Platinum is widely used in power devices manufacturing to control minority carrier lifetime. In n-type silicon, when platinum is introduced at concentration similar to that of phosphorus, we observed a p-type doping effect, which can lead to a type inversion. This doping effect can be induced during the cooling stage of any thermal process and depends on the applied cooling rate.

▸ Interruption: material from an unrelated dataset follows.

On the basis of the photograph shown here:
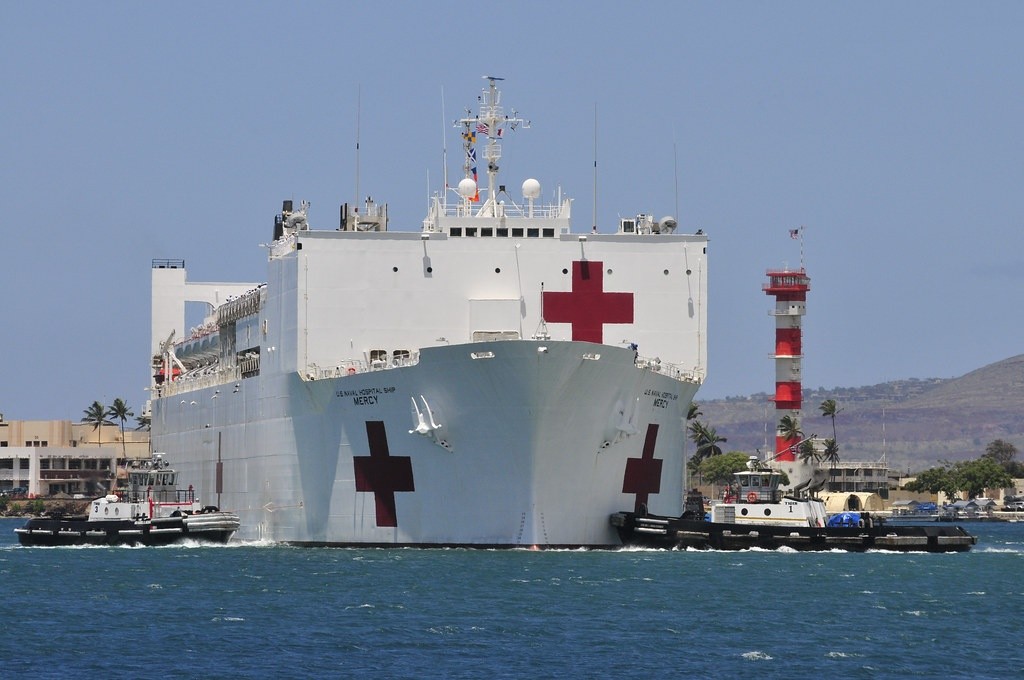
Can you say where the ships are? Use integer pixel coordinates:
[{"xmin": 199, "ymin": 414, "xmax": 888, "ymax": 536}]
[{"xmin": 146, "ymin": 75, "xmax": 710, "ymax": 554}]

The lower the cooling rates, the higher the p-type doping. The acceptor state at the origin of this doping effect, located at 0.42 eV from the valence band, is attributed to a Pt-S related complex. A simple calculus of the equilibrium solubility of Pt-i, I, V, C and O-i in silicon makes them suitable for this complex formation with platinum. To decide between these species, we propose a kinetic study of the reaction Pt-s-X <----> Pt-s + X involved during the cooling stage of a platinum diffusion in silicon. The diffusion calculation is integrated by a finite difference method by using the numerical solver PROMIS. The Pt-X concentration profiles are adjusted accordingly to the Spreading Resistance Profiles measured on n-type Fz and Cz samples, Pt diffused at 950degreesC for 8 to 168 hours and then cooled at different cooling rates in the range of [1-14]degreesC/min. Simulation results evidence the oxygen as the best candidate to react with platinum, leading to a Pt-O complex formation.